(Other areas of contention, such as chain lubrication and doping in the pro peloton are more contentious, but not nearly so quiet.)
In an attempt to limit my written meanderings to those areas where I can provide more light than heat, I offer answers to some common questions about chain wear.
Q: What is "chain stretch"?
A: A very inaccurate term for a common issue. Chains to not "stretch", at least not in the same way that Lycra does. They do, however, elongate, or change functional dimension, as a result of wear.
In a modern bicycle chain, there are two places that wear occurs:
- Between the side plates and the pins.
- Between the rollers and the "shoulder" on the side plate that they ride on. (In older chains, the roller rides on the pin. However, in every modern chain I've seen, the roller rides on shoulders formed on the inner side plates.)
As the side plates pivot around the pin, there is wear between the side plate and the pin. This wear enlarges the hole in the side plate, and reduces the diameter of the pin. This creates an effectively "longer" chain.
As the roller pivots around the pin, it wears on the side plates, allowing slop in the roller's position.
These two factors cause the chain to mesh with the chainrings and rear cog(s) less precisely. Less precision means that the load on the chain is borne by fewer teeth, increasing the wear on the chainrings and rear cog(s).
Chains are relatively inexpensive, chainrings and rear cassettes are relatively expensive, so it is worthwhile to replace the chain early.
Q: How do you know when a chain is worn out?
A: There are a few different tests:
- Use a good ruler. Measure 12" from the center of a pin on the chain. If the center of the pin 12" away is past the 12" mark, you have measurable chain wear. I replace chains at 1/16". If it's a 5,6,7,8 or 9 speed chain (if in doubt, count the rear cogs) you can go a little further.
- Use a chain wear gauge. Use a gauge that is intended for the number of rear cogs. (Past 9 speeds, the chains start getting significantly narrower, as do the cogs, making the wear more of an issue.) There are 2 tests on the gauge;
- the first (usually marked .05) means that you can reasonably replace the chain,
- the second (marked .75 or 1.0, depending on the type of chain it's meant for) means that the chain is done, finis, kaput. You can keep riding it, but be ready to replace the cassette along with the chain, and maybe the chainrings.
- Abbey Bike tools makes a chainwear gauge that uses a different approach, but if you are far enough into bicycle tech to buy a $45 gauge, you probably don't need this article!
- Shift into the big ring, grasp the chain where it wraps around the front of the chain, and see if you can pull the chain away from the ring.
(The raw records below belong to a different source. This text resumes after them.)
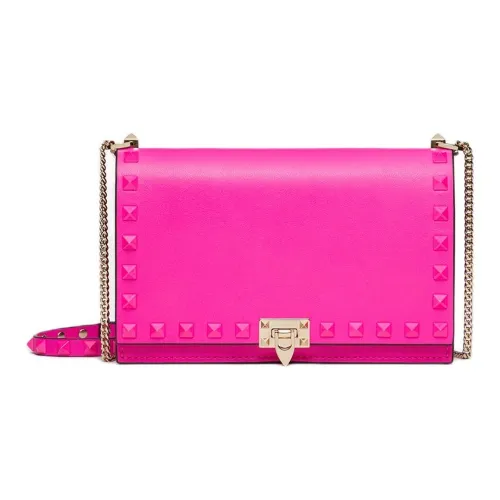 Valentino Rockstud Crossbody Bags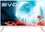 24" (61 см) Телевизор EVO TV 24 розовый
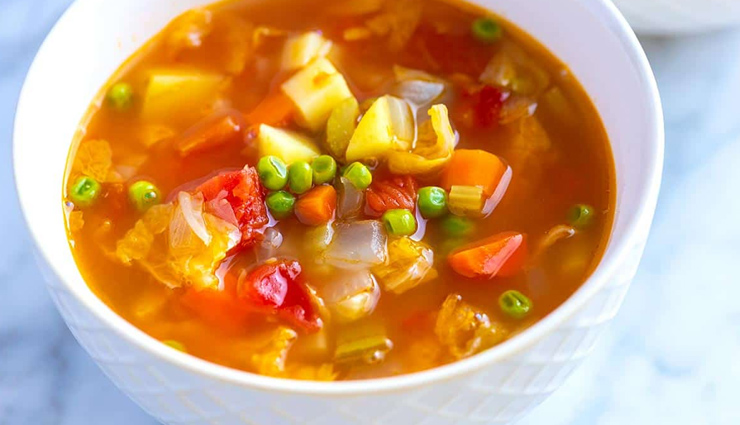 winter vegetable soup,celebrate winters recipe,homemade vegetable soup,healthy winter soup,warm and comforting soup,seasonal soup recipe,easy vegetable soup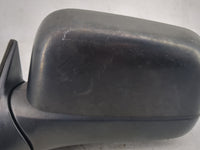 2000-2004 Nissan Xterra Driver Side View Mirror - Left Door Mirror OEM Used - Oemusedautoparts1.com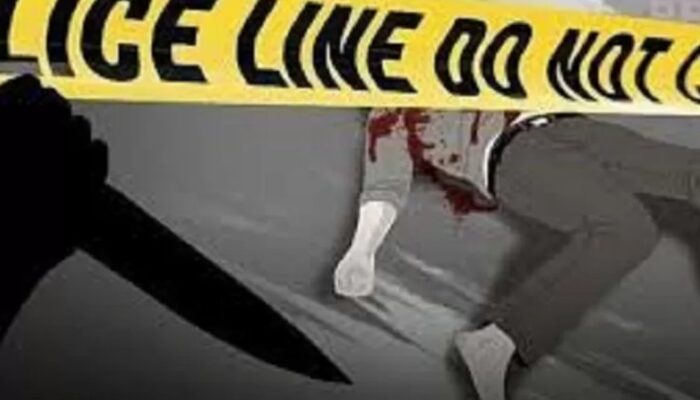 Andy Yusril Pimpinan Perusahaan Media Bongkarpost Di Tikam Preman Di Dekat Rumah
If you can discern movement, you are looking at replacing the chain. If you see light between the link and the chainring, look at replacing the cassette as well.
Q: What about just running the whole drivetrain until it's absolutely toast, then replace the whole thing?
A: People do that, and some claim that it's a wash (higher cost, but less frequent). I admit, I'm picky about shifting quality, and a worn chain (and worn cassette) don't shift as well. It's also a PITA when you're on a long tour and you have to source replacement parts. (Ask me about replacing cleats in the middle of South Dakota sometime.)
Q: How do I minimize chain wear?
A: Keep the chain clean.
- Wipe it down after a long ride, or once a week if you do a lot of short rides.
- Periodically take the chain off the bike and give it a thorough cleaning in a solvent bath or ultrasonic cleaner. (I'm picky, I do both. Water based degreaser in an ultrasonic bath, followed by agitation in denatured alcohol, which does double duty in getting the last remnants of gunk out and in getting the water out.)
- Use fenders. Most of the damaging crud that hits a chain from the outside is thrown onto the front chainring by the front wheel. I have fenders on my "daily driver" bike.
Use a good (i.e. appropriate to the use) lubricant. This is a very contentious issue among cyclists, but here are the broad categories with some guidance for their use:
- Oil-Based. TriFlow, Boeshield T-9, any lubricant that is called a "wet" lubricant.
- Best choice for dealing with wet / rainy conditions.
- Downside is that the oil will tend to hold dust and dirt, so not so good for dusty conditions.
- The worst thing you can do here is use too much. Apply a drop to each roller, let it sit for 15 minutes, wipe off any excess with a dry rag.
- Dry Lubricants. Generally either described as "dry", the Rock 'n Roll brand is common.
- These have a solvent with a wax or other dry lubricant in suspension. The solvent evaporates, leaving the lubricant behind.
- Great and convenient for dry conditions, and often serve to clean the chain in the application process. (Read the directions.)
- Often require you to wait overnight between lubing and riding.
- Can get expensive.
- Wax
- Involves completely stripping any existing lubricant off the chain and immersing the chain in melted wax.
- Definitely holds the least dirt and grit, and often has the lowest friction.
- Downside is that it is a hassle, and has to be redone as often as every 200 miles. For me, that would mean doing it at least every week on-season. (I'm anal about chain wear, but not that anal.)